Да уж! Если династия
Если поразмыслить, то Япония стоит на тех же трех китах, что стояла Россия: православие, самодержавие, народность. Последняя «триада», народность, — это, разумеется, община. Местное террасное земледелие делает невозможным выживание в одиночку. Община — становой хребет островной нации, и никакие Столыпины тут невозможны. Я даже помыслить не могу, чтобы выбить эту основу из-под японского общества, разрешить частникам выход из землячества. Перед принятием любого закона десять раз подумаю: а как его примут и как будут выполнять на деревне?

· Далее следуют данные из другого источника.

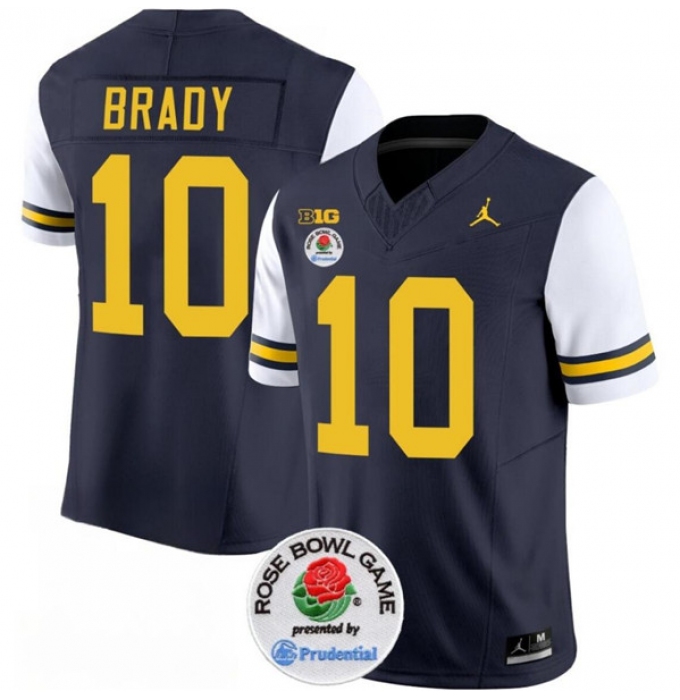 Men's Michigan Wolverines #10 Tom Brady 2023 F.U.S.E. Navy White Rose Bowl Stitched Jersey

Местное «православие» — это, конечно, не буддизм и не синтоизм. Берем шире — традиции. Разнообразные моральные правила и навыки — Три устоя (абсолютная власть государя над подданным, отца над сыном, мужа над женой), Пять добродетелей и так далее и тому подобное. И вот один из важнейших устоев — самодержавие — зашатался. Мало того что на дворе эпоха феодальной раздробленности. Так еще и последний стержень, связывающий островные элиты, грозит вот-вот вылететь.
— Мы срочно отправляемся в Киото. — Я, не стесняясь присутствия генерала, начинаю натягивать сухое кимоно. — Распорядитесь выделить передовому отряду свежих лошадей.
Чем ближе мы подъезжали к Киото, тем больше я убеждался, что ад существует. Сначала мы увидели черные столбы дымы, которые поднимались в предместьях. Это самураи Хиро жгли чумные дома и трупы людей. Люди в повязках на лицах крюками сволакивали раздувшиеся и почерневшие тела в кучи, заваливали хворостом и дровами, после чего поджигали. Потом к нашему авангарду начали периодически бросаться женщины с истощенными детьми на руках и с криками о помощи. В первый же день мы раздали весь взятый с собой запас риса, рыбы, но просителей не становилось меньше. Количество карантинных застав увеличилось, в каждый отряд входили лучники, которые стреляли в обезумевших киотцев. Как рассказал мне один рёсуй, [48]некоторые жители, найдя у себя на теле пузырьки, наполненные гноем, самостоятельно вскрывают нарыв и пытаются измазать желтовато-зеленой жидкостью окружающих. С каждым днем сумасшедших становится все больше и больше, войска не справляются с потоком беженцев, которые разносят заразу по окрестным деревням и весям.
Крестьяне встречают горожан бамбуковыми копьями и камнями, закапывают рис, который пытаются отнимать горожане, в страхе перед болезнью убивают новорожденных детей. Не поверив рёсую, я заезжаю по дороге в одно из пригородных селений. Надеваю повязку на лицо, захожу в богатый деревянный дом с каменным фундаментом. Дверь открыта, изнутри тянет дымком. На полу сидит лысый старик и палочками для еды переворачивает бобы в глиняном горшочке, стоящем на жаровне.
— Что, дедушка, обошла вас болезнь? — попытался я привлечь внимание к себе.
Старик поднимает на меня глаза, в которых стоят слезы, и я, закашлявшись, давлюсь своим вопросом.
— Внучку вчера схоронил. Невестку и сына — три дня назад. Вот готовлю поминальную трапезу. Присоединяйся, князь.
Ага, это он увидел у меня в руке полуметровую кисточку на костяной ручке — гунто, командирский жезл даймё. Я, держа дистанцию, присаживаюсь у очага. На камнях блох нет, и есть шансы, что чумы я не подхвачу. Шикаю на сунувшуюся вслед за мной охрану, выкладываю перед стариком оставшиеся шарики с рисом.
— Богато живешь. — Один из шариков тут же исчезает в беззубом рту мужчины.
— Рассказывай, что случилось.
Деревня называется Три Столба — по названию трех колонн, которые остались от древних в центре поселения. Чума пришла сюда две недели назад. Болезнь сразу окрестили «черной смертью» — после кончины раздувшийся труп человека быстро чернел. Сначала на теле крестьян возникали синие пятна, появлялись опухоли в паху и под мышками. Поднимался жар. Люди начинали кашлять, затем кашель сменялся кровохарканьем. Моча и кал окрашивались в черный цвет, кровь темнела, язык высыхал и также покрывался черным налетом. Больные бредили, пронзительно кричали. Взрослые умирали за три дня, дети — в течение двух суток. За полмесяца от чумы погибло пятьсот жителей, в живых осталось несколько стариков и женщин. Почему-то первыми заражались и умирали молодые, здоровые мужчины.